1985 novel by Michel Tournier

The Golden Droplet (La Goutte d'or) is a 1985 novel by Michel Tournier, published by Éditions Gallimard. Barbara Wright translated the book into English. It was published in English in 1987 in North America by Doubleday, and in the United Kingdom by William Collins, Sons, and later by Methuen Publishing.

==Story==
In Algeria, a blonde French woman photographs Idris, a Berber whose job is shepherding sheep. The woman is traveling with her husband. Idris, who is 15 years old, is told that he will receive the photograph via the post, but does not. He travels to France to get the photograph and to determine who he is.

He finds a memento, a golden piece of jewelry referred to in the title, before leaving for France. The droplet is a reference to purity, contrasted to decadence and corruption in France. The journey after the initial encounter with the droplet exemplifies the corruption of a previously innocent person. Linda Brandon of The Independent stated that the cultures seen in Western countries and "social injustice" victimize Idris. Michiko Kakutani wrote that Idris is "a kind of teenage Candide".

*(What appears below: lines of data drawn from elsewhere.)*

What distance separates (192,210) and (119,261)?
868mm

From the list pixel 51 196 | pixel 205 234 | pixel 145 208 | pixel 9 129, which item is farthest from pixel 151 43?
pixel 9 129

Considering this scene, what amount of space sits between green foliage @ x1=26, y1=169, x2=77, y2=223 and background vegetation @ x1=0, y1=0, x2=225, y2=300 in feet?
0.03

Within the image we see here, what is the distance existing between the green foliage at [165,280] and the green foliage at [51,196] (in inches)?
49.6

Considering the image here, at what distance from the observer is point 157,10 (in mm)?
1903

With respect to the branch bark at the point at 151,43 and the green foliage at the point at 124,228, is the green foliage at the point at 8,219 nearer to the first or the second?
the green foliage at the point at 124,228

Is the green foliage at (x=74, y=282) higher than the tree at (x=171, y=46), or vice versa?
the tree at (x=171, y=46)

The author makes references to literary figures and anti-North African racism in France. Bruce Allen wrote in the Chicago Tribune that The Golden Droplet "aims to be a parable about the prominence of images in our imaginations, and their effects on our lives".

==Reception==
Michiko Kakutani wrote that the novel suffers in the second half, set in Paris, as parts "seem contrived".

Bruce Allen found that the novel "offers a masterly display of rhetorical and structural skills".

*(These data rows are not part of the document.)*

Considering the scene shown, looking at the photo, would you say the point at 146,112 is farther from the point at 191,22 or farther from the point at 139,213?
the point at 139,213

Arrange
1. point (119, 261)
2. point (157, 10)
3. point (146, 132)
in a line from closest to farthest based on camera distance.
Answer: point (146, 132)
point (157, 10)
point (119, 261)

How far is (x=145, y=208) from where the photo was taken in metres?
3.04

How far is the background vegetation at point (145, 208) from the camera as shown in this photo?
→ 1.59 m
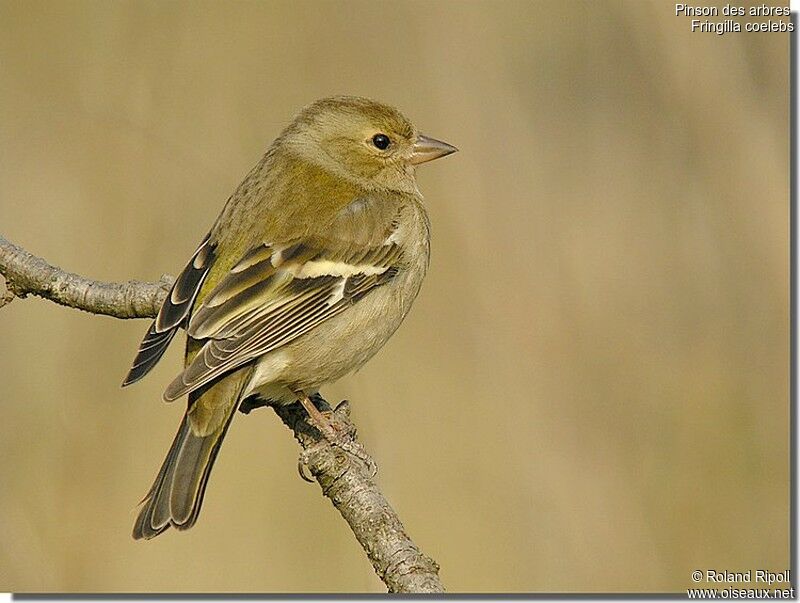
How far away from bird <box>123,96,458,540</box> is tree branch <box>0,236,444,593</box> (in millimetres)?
137

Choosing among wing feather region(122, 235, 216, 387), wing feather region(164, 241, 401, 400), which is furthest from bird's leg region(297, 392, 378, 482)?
wing feather region(122, 235, 216, 387)

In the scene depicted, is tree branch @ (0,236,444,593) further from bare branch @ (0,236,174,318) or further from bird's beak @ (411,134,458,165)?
bird's beak @ (411,134,458,165)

Julian Barnes of The Observer wrote that overall the novel's author exhibits "seriously playful, humorous, and life-examining" qualities, though he wished the novel would have been more content about France and that the scenes in North Africa had taken up so much of the book. According to Barnes, the English title is "an accurate if unalluring translation of" the original French title.

Lewis Buzbee, a writer in San Francisco, wrote that the work has the quality of a mystery novel and he praised how the work "does not get bogged down".

Edward Guereschi of Newsday wrote that the work, in its home country, was a bestseller.

Sara Melzer of the University of California, Los Angeles wrote in the Los Angeles Times that she disliked the book, criticizing the perceived shallowness and lack of logic behind the actions of Idris, and arguing the characters are "marionettelike". She concluded the work "ends up being satisfying neither as philosophy nor as novel."

Robert Taylor of the Boston Globe wrote that he found Idris "too simple" a character, who he exemplifies the "noble savage" stereotype.

Kirkus Reviews stated that the work succeeds if the audience accepts Idris's "simplicity", and that the work is intended to be "a big-picture theme" instead of analyzing characters' motivations.

Publishers Weekly praised the "dazzling visual quality" of the storyline and the discussions about one's conceptions of oneself and comparisons of cultures.

Guereschi stated that the novel is "a good place" to become familiar with the author's style.

==Adaptations==
There is a 1990 TV movie, directed by Marcel Bluwal. Le Monde praised the adaptation for properly condensing the text.